There were the years when I tried to follow the more conventional ideas of what is Important.

I am happy to report that I have recovered, and given that up.
(I see my mother's wicked grin hiding behind her apparently innocent face. From the Next World, she heaves a sigh of relief.)

Odd day...

Journal entry by Eve Ilsen — 10 minutes ago

I have been going since early morning, wakened by the operatic meow of a hungry cat.
The auto-body place arranged that I come in early this morning to finally replace the fog light that was crashed into some months ago. All is fixed.

*****
In this community, when someone dies and is waiting at the funeral home before burial, many of us sign up for different shifts to sit with the body.

I was signed up for this evening, and no matter what I did, I could not get the lock box with the entry key to open. Nor could I get the elevator to let me out at the correct floor.
Somewhere in the middle of this, I stopped at the house of a friend I thought might help me reach someone who knew the combination...I was told she was at the shiva.

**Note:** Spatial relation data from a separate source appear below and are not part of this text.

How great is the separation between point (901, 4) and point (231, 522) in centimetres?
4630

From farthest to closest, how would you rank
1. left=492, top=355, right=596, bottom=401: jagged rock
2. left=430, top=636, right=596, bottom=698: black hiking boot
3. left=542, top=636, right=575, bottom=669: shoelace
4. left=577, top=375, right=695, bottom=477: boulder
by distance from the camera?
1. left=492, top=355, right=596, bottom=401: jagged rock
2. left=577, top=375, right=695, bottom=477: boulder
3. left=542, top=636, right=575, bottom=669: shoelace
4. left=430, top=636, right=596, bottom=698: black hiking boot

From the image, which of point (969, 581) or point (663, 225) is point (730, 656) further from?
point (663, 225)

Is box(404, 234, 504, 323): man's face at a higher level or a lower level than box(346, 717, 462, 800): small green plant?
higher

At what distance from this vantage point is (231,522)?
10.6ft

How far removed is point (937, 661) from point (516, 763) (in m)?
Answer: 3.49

Wait a minute...If she was at the shiva, the funeral has taken place. There is no body at the funeral home awaiting burial.

I feel like I have fallen down Alice's rabbit-hole...
I hope I waken tomorrow back in my accustomed place.
Surely Mishka's reveille-meow will help.

Good night.

Catching up


I am amazed how the computer, which was supposed to make things so much more streamlined and easier, is exacting HUGE dues in terms of my time. And these days, it all comes with the added weight of The News, which is not often good, these days.


Still, I made it out to the park and the lake to walk, on this beautiful day. I did laundry, and will restore the guest room for the next guest.

The season naturally turns me inward to the work of the month of Elul, sliding towards the new year: all I have failed to do or have done badly; apologies I owe. The voice up inside my head says: "Don't forget: being too hard on yourself blinds you to the real stuff."

I am grateful for the beauty of today.